Cluster Time-saving Tricks
From Debian Clusters
SSH Keys
Both of the two tricks below will require authentication on each one of the worker nodes. In other words, when you SSH in to run a command, or run rsync (which runs over SSH), you'll be prompted for the password for that machine. There's an easier way than typing in the password every single time. Setting up password-less SSH allows the machine you're connecting from to authentication automatically with the machine you're connecting to. This can be a real time saver!
Running Commands with SSH
Whenever I need to something on all of my nodes, say an apt-get update && apt-get upgrade, or run a command to see what mpi daemons are running, it takes a lot of time to ssh into each node, wait for it to finish, then try to remember which ones I haven't done yet, and continue the process. I only have eight worker nodes and it's a pain; on a production cluster with tens or even hundreds of nodes, that would take much, much longer.
Rather than doing that, I use simple scripting to run commands. The first thing I do is keep a list of all my hosts in a file in root's home directory on the head node. It just looks like this:
eagle goshawk harrier kestrel kite osprey owl peregrine
Pretty simple, but saves a lot of time not having to recreate that list all the time. Then, whenever I want to, say apt-get update, I write a little script at the command line from the head node. You can type it as it's show below, hitting shift+enter to create new lines -
gyrfalcon:~# for x in `cat ~/machines` > do > ssh $x apt-get update > done
or all one one line, like this
for x in `cat ~/machines`; do ssh $x apt-get update; done
You can replace apt-get update with whatever command you want to run. If it's an interactive command (like apt-get upgrade), you'll have interactive session with the host until that command finishes.
- - - -
__Exercise objective__. Continue the article on cluster time-saving tricks, starting right after its last sentence. The data is not needed here.
- - - -
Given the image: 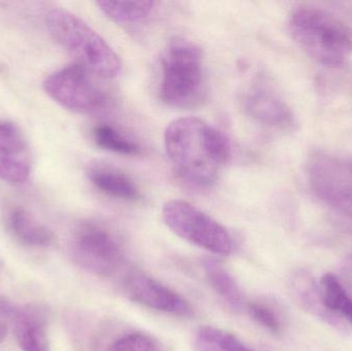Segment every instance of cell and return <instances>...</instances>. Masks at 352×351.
Wrapping results in <instances>:
<instances>
[{
	"mask_svg": "<svg viewBox=\"0 0 352 351\" xmlns=\"http://www.w3.org/2000/svg\"><path fill=\"white\" fill-rule=\"evenodd\" d=\"M12 325L21 350L50 351L47 315L43 306L30 304L16 309Z\"/></svg>",
	"mask_w": 352,
	"mask_h": 351,
	"instance_id": "7c38bea8",
	"label": "cell"
},
{
	"mask_svg": "<svg viewBox=\"0 0 352 351\" xmlns=\"http://www.w3.org/2000/svg\"><path fill=\"white\" fill-rule=\"evenodd\" d=\"M161 100L175 109L198 106L206 97L200 47L184 37H173L161 56Z\"/></svg>",
	"mask_w": 352,
	"mask_h": 351,
	"instance_id": "277c9868",
	"label": "cell"
},
{
	"mask_svg": "<svg viewBox=\"0 0 352 351\" xmlns=\"http://www.w3.org/2000/svg\"><path fill=\"white\" fill-rule=\"evenodd\" d=\"M109 351H159V348L146 334L131 333L113 342Z\"/></svg>",
	"mask_w": 352,
	"mask_h": 351,
	"instance_id": "7402d4cb",
	"label": "cell"
},
{
	"mask_svg": "<svg viewBox=\"0 0 352 351\" xmlns=\"http://www.w3.org/2000/svg\"><path fill=\"white\" fill-rule=\"evenodd\" d=\"M292 294L303 308L311 311L330 324H335L334 315H331L322 303V291L318 290L314 280L303 272L296 273L291 280Z\"/></svg>",
	"mask_w": 352,
	"mask_h": 351,
	"instance_id": "2e32d148",
	"label": "cell"
},
{
	"mask_svg": "<svg viewBox=\"0 0 352 351\" xmlns=\"http://www.w3.org/2000/svg\"><path fill=\"white\" fill-rule=\"evenodd\" d=\"M16 309L6 299L0 298V343L8 335V328L14 321Z\"/></svg>",
	"mask_w": 352,
	"mask_h": 351,
	"instance_id": "603a6c76",
	"label": "cell"
},
{
	"mask_svg": "<svg viewBox=\"0 0 352 351\" xmlns=\"http://www.w3.org/2000/svg\"><path fill=\"white\" fill-rule=\"evenodd\" d=\"M43 90L58 104L76 113H98L107 104V94L95 84L91 72L76 63L50 74Z\"/></svg>",
	"mask_w": 352,
	"mask_h": 351,
	"instance_id": "52a82bcc",
	"label": "cell"
},
{
	"mask_svg": "<svg viewBox=\"0 0 352 351\" xmlns=\"http://www.w3.org/2000/svg\"><path fill=\"white\" fill-rule=\"evenodd\" d=\"M2 267H3V262H2V260L0 259V270L2 269Z\"/></svg>",
	"mask_w": 352,
	"mask_h": 351,
	"instance_id": "cb8c5ba5",
	"label": "cell"
},
{
	"mask_svg": "<svg viewBox=\"0 0 352 351\" xmlns=\"http://www.w3.org/2000/svg\"><path fill=\"white\" fill-rule=\"evenodd\" d=\"M320 286L324 308L331 315H338L352 325V298L338 278L332 273L324 274L320 280Z\"/></svg>",
	"mask_w": 352,
	"mask_h": 351,
	"instance_id": "ac0fdd59",
	"label": "cell"
},
{
	"mask_svg": "<svg viewBox=\"0 0 352 351\" xmlns=\"http://www.w3.org/2000/svg\"><path fill=\"white\" fill-rule=\"evenodd\" d=\"M126 288L132 300L148 308L178 317L192 315L190 304L182 297L150 276H130Z\"/></svg>",
	"mask_w": 352,
	"mask_h": 351,
	"instance_id": "8fae6325",
	"label": "cell"
},
{
	"mask_svg": "<svg viewBox=\"0 0 352 351\" xmlns=\"http://www.w3.org/2000/svg\"><path fill=\"white\" fill-rule=\"evenodd\" d=\"M195 351H256L236 336L215 327H202L194 339Z\"/></svg>",
	"mask_w": 352,
	"mask_h": 351,
	"instance_id": "d6986e66",
	"label": "cell"
},
{
	"mask_svg": "<svg viewBox=\"0 0 352 351\" xmlns=\"http://www.w3.org/2000/svg\"><path fill=\"white\" fill-rule=\"evenodd\" d=\"M241 105L248 117L264 127L289 130L295 125L291 107L271 87L261 82L243 93Z\"/></svg>",
	"mask_w": 352,
	"mask_h": 351,
	"instance_id": "9c48e42d",
	"label": "cell"
},
{
	"mask_svg": "<svg viewBox=\"0 0 352 351\" xmlns=\"http://www.w3.org/2000/svg\"><path fill=\"white\" fill-rule=\"evenodd\" d=\"M165 150L178 177L207 188L219 179L231 159L227 136L198 117H180L167 126Z\"/></svg>",
	"mask_w": 352,
	"mask_h": 351,
	"instance_id": "6da1fadb",
	"label": "cell"
},
{
	"mask_svg": "<svg viewBox=\"0 0 352 351\" xmlns=\"http://www.w3.org/2000/svg\"><path fill=\"white\" fill-rule=\"evenodd\" d=\"M289 33L298 47L312 60L339 67L352 55V28L332 12L302 6L292 12Z\"/></svg>",
	"mask_w": 352,
	"mask_h": 351,
	"instance_id": "7a4b0ae2",
	"label": "cell"
},
{
	"mask_svg": "<svg viewBox=\"0 0 352 351\" xmlns=\"http://www.w3.org/2000/svg\"><path fill=\"white\" fill-rule=\"evenodd\" d=\"M101 12L119 24H140L152 16L155 1H101L97 2Z\"/></svg>",
	"mask_w": 352,
	"mask_h": 351,
	"instance_id": "e0dca14e",
	"label": "cell"
},
{
	"mask_svg": "<svg viewBox=\"0 0 352 351\" xmlns=\"http://www.w3.org/2000/svg\"><path fill=\"white\" fill-rule=\"evenodd\" d=\"M307 179L316 199L352 224V156L316 152L308 161Z\"/></svg>",
	"mask_w": 352,
	"mask_h": 351,
	"instance_id": "5b68a950",
	"label": "cell"
},
{
	"mask_svg": "<svg viewBox=\"0 0 352 351\" xmlns=\"http://www.w3.org/2000/svg\"><path fill=\"white\" fill-rule=\"evenodd\" d=\"M351 262H352V255H351Z\"/></svg>",
	"mask_w": 352,
	"mask_h": 351,
	"instance_id": "d4e9b609",
	"label": "cell"
},
{
	"mask_svg": "<svg viewBox=\"0 0 352 351\" xmlns=\"http://www.w3.org/2000/svg\"><path fill=\"white\" fill-rule=\"evenodd\" d=\"M32 168L30 148L18 126L0 122V181L8 185L26 183Z\"/></svg>",
	"mask_w": 352,
	"mask_h": 351,
	"instance_id": "30bf717a",
	"label": "cell"
},
{
	"mask_svg": "<svg viewBox=\"0 0 352 351\" xmlns=\"http://www.w3.org/2000/svg\"><path fill=\"white\" fill-rule=\"evenodd\" d=\"M10 227L19 240L31 247H47L54 239L51 229L23 208L12 210L10 216Z\"/></svg>",
	"mask_w": 352,
	"mask_h": 351,
	"instance_id": "9a60e30c",
	"label": "cell"
},
{
	"mask_svg": "<svg viewBox=\"0 0 352 351\" xmlns=\"http://www.w3.org/2000/svg\"><path fill=\"white\" fill-rule=\"evenodd\" d=\"M45 24L53 38L76 60V64L100 78L120 76L122 62L119 56L80 16L55 8L47 12Z\"/></svg>",
	"mask_w": 352,
	"mask_h": 351,
	"instance_id": "3957f363",
	"label": "cell"
},
{
	"mask_svg": "<svg viewBox=\"0 0 352 351\" xmlns=\"http://www.w3.org/2000/svg\"><path fill=\"white\" fill-rule=\"evenodd\" d=\"M72 255L78 266L98 276H109L117 271L124 259L117 237L96 224L82 226L74 235Z\"/></svg>",
	"mask_w": 352,
	"mask_h": 351,
	"instance_id": "ba28073f",
	"label": "cell"
},
{
	"mask_svg": "<svg viewBox=\"0 0 352 351\" xmlns=\"http://www.w3.org/2000/svg\"><path fill=\"white\" fill-rule=\"evenodd\" d=\"M87 174L97 189L111 197L125 201H138L142 197L133 181L117 168L95 165L89 169Z\"/></svg>",
	"mask_w": 352,
	"mask_h": 351,
	"instance_id": "4fadbf2b",
	"label": "cell"
},
{
	"mask_svg": "<svg viewBox=\"0 0 352 351\" xmlns=\"http://www.w3.org/2000/svg\"><path fill=\"white\" fill-rule=\"evenodd\" d=\"M246 310L252 321L270 333L279 334L283 330L280 317L272 307L263 303L252 302L248 303Z\"/></svg>",
	"mask_w": 352,
	"mask_h": 351,
	"instance_id": "44dd1931",
	"label": "cell"
},
{
	"mask_svg": "<svg viewBox=\"0 0 352 351\" xmlns=\"http://www.w3.org/2000/svg\"><path fill=\"white\" fill-rule=\"evenodd\" d=\"M162 216L166 226L184 240L214 255L231 253L233 240L227 229L188 202H166Z\"/></svg>",
	"mask_w": 352,
	"mask_h": 351,
	"instance_id": "8992f818",
	"label": "cell"
},
{
	"mask_svg": "<svg viewBox=\"0 0 352 351\" xmlns=\"http://www.w3.org/2000/svg\"><path fill=\"white\" fill-rule=\"evenodd\" d=\"M93 138L99 148L109 152L125 156H138L142 152V148L136 142L132 141L121 132L107 124H101L95 127Z\"/></svg>",
	"mask_w": 352,
	"mask_h": 351,
	"instance_id": "ffe728a7",
	"label": "cell"
},
{
	"mask_svg": "<svg viewBox=\"0 0 352 351\" xmlns=\"http://www.w3.org/2000/svg\"><path fill=\"white\" fill-rule=\"evenodd\" d=\"M203 269L212 290L236 313L246 310L245 298L233 276L213 259H204Z\"/></svg>",
	"mask_w": 352,
	"mask_h": 351,
	"instance_id": "5bb4252c",
	"label": "cell"
}]
</instances>
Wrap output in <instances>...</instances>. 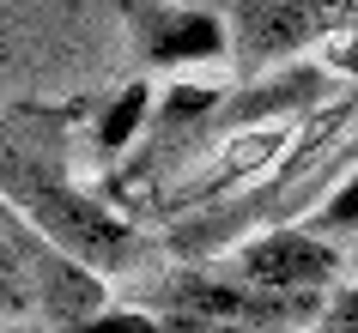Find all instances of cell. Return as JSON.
<instances>
[{"instance_id":"6da1fadb","label":"cell","mask_w":358,"mask_h":333,"mask_svg":"<svg viewBox=\"0 0 358 333\" xmlns=\"http://www.w3.org/2000/svg\"><path fill=\"white\" fill-rule=\"evenodd\" d=\"M85 103H19L0 110V194L19 206L49 242H61L97 279H128L164 267V237L128 219L122 206L73 182L67 133Z\"/></svg>"},{"instance_id":"7a4b0ae2","label":"cell","mask_w":358,"mask_h":333,"mask_svg":"<svg viewBox=\"0 0 358 333\" xmlns=\"http://www.w3.org/2000/svg\"><path fill=\"white\" fill-rule=\"evenodd\" d=\"M322 91H328V73L322 67H280V73L237 79V85H189V79H176L152 103V121L140 133V146L103 182V200L122 206L134 219L140 212V194H152V200L170 194L176 176L194 170L207 151H225L237 133L262 128V121H292L310 103H322Z\"/></svg>"},{"instance_id":"3957f363","label":"cell","mask_w":358,"mask_h":333,"mask_svg":"<svg viewBox=\"0 0 358 333\" xmlns=\"http://www.w3.org/2000/svg\"><path fill=\"white\" fill-rule=\"evenodd\" d=\"M334 291H262L237 273L164 260L140 291V309L164 333H303Z\"/></svg>"},{"instance_id":"277c9868","label":"cell","mask_w":358,"mask_h":333,"mask_svg":"<svg viewBox=\"0 0 358 333\" xmlns=\"http://www.w3.org/2000/svg\"><path fill=\"white\" fill-rule=\"evenodd\" d=\"M231 31V73L262 79L328 37H358V0H194Z\"/></svg>"},{"instance_id":"5b68a950","label":"cell","mask_w":358,"mask_h":333,"mask_svg":"<svg viewBox=\"0 0 358 333\" xmlns=\"http://www.w3.org/2000/svg\"><path fill=\"white\" fill-rule=\"evenodd\" d=\"M225 273H237L243 285H262V291H340L346 255L310 224H273L231 249Z\"/></svg>"},{"instance_id":"8992f818","label":"cell","mask_w":358,"mask_h":333,"mask_svg":"<svg viewBox=\"0 0 358 333\" xmlns=\"http://www.w3.org/2000/svg\"><path fill=\"white\" fill-rule=\"evenodd\" d=\"M134 31V61L140 67H194V61L225 55L231 61V31L219 13L194 6V0H122Z\"/></svg>"},{"instance_id":"52a82bcc","label":"cell","mask_w":358,"mask_h":333,"mask_svg":"<svg viewBox=\"0 0 358 333\" xmlns=\"http://www.w3.org/2000/svg\"><path fill=\"white\" fill-rule=\"evenodd\" d=\"M146 121H152V85H146V73H140V79H128L110 103H97V121H92L97 158H128V151L140 146Z\"/></svg>"},{"instance_id":"ba28073f","label":"cell","mask_w":358,"mask_h":333,"mask_svg":"<svg viewBox=\"0 0 358 333\" xmlns=\"http://www.w3.org/2000/svg\"><path fill=\"white\" fill-rule=\"evenodd\" d=\"M0 321H43V291H37V273L24 249L6 230H0ZM49 327V321H43Z\"/></svg>"},{"instance_id":"9c48e42d","label":"cell","mask_w":358,"mask_h":333,"mask_svg":"<svg viewBox=\"0 0 358 333\" xmlns=\"http://www.w3.org/2000/svg\"><path fill=\"white\" fill-rule=\"evenodd\" d=\"M303 224H310L316 237H328V230H346V224H358V176H352V182H340L334 194L322 200V212H316V219H303Z\"/></svg>"},{"instance_id":"30bf717a","label":"cell","mask_w":358,"mask_h":333,"mask_svg":"<svg viewBox=\"0 0 358 333\" xmlns=\"http://www.w3.org/2000/svg\"><path fill=\"white\" fill-rule=\"evenodd\" d=\"M303 333H358V279H352V285H340V291L328 297V309H322Z\"/></svg>"},{"instance_id":"8fae6325","label":"cell","mask_w":358,"mask_h":333,"mask_svg":"<svg viewBox=\"0 0 358 333\" xmlns=\"http://www.w3.org/2000/svg\"><path fill=\"white\" fill-rule=\"evenodd\" d=\"M0 333H55V327H43V321H0Z\"/></svg>"}]
</instances>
- - - -
__Response for this exercise__.
Copying a File to All the Nodes
I also use my ~/machines file on my head node for copying a file out to all the worker nodes using the command rsync. (You might have used rsync to image your worker nodes if you followed the Cloning Worker Nodes with Rsync tutorial.) If I want to copy, say, mycoolscript to all the nodes, I would run (from the head node)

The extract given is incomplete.